FRED NEIL – TRAV’LIN MAN: THE EARLY SINGLES

(Fallout)

 

             His songs have been recorded by the likes of Jefferson Airplane (who also wrote two songs specifically about him), Tim Buckley, Harry Nilsson, The Animals, Sandy Denny and dozens of others. He inspired and mentored Stephen Stills, David Crosby, Bob Dylan, Jimmy Buffett, Joni Mitchell and Paul Simon. Yet few of his cult fans knew, let alone ever heard of Cleveland-born, Fred Neil’s early singles, cut half a century ago for obscure labels like Look and Brunswick. Fallout has rectified that problem with what must surely be one of the archival unearthings of the year: both sides of the six singles Fred cut between 1957 and 1960. Session/release dates, backing performers and other historical info would have been welcome, but Fallout have elected instead to reproduce the labels for collectors to drool over.

= GIVEN INFORMATION =
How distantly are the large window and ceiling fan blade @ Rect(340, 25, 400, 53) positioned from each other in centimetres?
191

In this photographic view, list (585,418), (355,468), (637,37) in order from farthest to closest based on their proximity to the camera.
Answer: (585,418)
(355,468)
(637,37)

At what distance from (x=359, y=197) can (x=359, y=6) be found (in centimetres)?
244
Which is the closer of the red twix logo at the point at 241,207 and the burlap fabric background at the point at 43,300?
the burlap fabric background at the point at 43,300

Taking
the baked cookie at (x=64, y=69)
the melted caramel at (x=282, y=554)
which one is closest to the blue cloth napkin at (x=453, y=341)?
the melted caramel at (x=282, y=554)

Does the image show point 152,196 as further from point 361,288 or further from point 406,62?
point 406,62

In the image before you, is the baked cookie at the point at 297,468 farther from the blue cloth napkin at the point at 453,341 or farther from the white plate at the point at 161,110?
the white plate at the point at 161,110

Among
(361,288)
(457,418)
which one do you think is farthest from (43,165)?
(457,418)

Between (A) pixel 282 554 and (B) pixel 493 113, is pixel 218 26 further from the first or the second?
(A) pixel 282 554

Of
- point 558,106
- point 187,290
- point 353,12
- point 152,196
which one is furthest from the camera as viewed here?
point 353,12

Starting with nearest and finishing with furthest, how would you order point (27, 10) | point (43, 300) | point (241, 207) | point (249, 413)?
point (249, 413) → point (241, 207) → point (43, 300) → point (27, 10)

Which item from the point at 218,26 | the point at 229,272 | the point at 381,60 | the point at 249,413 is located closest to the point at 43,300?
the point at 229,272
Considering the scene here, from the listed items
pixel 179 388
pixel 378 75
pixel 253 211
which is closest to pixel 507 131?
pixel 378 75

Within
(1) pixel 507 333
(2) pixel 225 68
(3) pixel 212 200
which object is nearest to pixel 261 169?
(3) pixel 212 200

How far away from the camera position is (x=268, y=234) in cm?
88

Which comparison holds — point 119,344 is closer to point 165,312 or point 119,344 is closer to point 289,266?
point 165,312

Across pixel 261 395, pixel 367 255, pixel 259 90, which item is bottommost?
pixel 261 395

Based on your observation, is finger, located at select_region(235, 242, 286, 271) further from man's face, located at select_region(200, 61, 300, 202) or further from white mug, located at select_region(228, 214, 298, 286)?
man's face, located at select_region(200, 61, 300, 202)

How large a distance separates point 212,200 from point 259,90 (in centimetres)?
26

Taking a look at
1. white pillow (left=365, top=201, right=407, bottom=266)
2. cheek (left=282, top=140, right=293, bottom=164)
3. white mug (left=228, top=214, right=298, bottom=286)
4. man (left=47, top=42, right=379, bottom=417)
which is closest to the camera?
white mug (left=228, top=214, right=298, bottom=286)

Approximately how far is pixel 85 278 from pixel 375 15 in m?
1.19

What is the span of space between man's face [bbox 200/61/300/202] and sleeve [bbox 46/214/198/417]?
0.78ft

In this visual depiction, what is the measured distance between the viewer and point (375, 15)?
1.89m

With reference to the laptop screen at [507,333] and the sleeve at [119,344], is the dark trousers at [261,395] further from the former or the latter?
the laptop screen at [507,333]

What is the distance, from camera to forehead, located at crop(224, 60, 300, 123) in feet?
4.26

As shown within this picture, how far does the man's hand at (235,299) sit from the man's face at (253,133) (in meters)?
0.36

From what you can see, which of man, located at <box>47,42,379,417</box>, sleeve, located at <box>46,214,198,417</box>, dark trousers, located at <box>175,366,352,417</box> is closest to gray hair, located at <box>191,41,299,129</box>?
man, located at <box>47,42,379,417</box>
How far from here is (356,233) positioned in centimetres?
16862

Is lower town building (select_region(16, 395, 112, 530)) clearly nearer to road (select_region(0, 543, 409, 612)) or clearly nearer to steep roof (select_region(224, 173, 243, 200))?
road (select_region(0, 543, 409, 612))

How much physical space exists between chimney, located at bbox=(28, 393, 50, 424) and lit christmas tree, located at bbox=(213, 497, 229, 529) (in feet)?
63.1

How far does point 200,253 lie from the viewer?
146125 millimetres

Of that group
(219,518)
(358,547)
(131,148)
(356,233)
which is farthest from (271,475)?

= REQUIREMENTS =
A. In the Fred Neil excerpt, between which years did he cut the six singles that Fallout collected?
B. Reproduce the part of the Fred Neil excerpt starting with "FRED NEIL –" and going on through "to drool over.".

= RESPONSE LIST =
A. Between 1957 and 1960.

B.
FRED NEIL – TRAV’LIN MAN: THE EARLY SINGLES

(Fallout)

 

             His songs have been recorded by the likes of Jefferson Airplane (who also wrote two songs specifically about him), Tim Buckley, Harry Nilsson, The Animals, Sandy Denny and dozens of others. He inspired and mentored Stephen Stills, David Crosby, Bob Dylan, Jimmy Buffett, Joni Mitchell and Paul Simon. Yet few of his cult fans knew, let alone ever heard of Cleveland-born, Fred Neil’s early singles, cut half a century ago for obscure labels like Look and Brunswick. Fallout has rectified that problem with what must surely be one of the archival unearthings of the year: both sides of the six singles Fred cut between 1957 and 1960. Session/release dates, backing performers and other historical info would have been welcome, but Fallout have elected instead to reproduce the labels for collectors to drool over.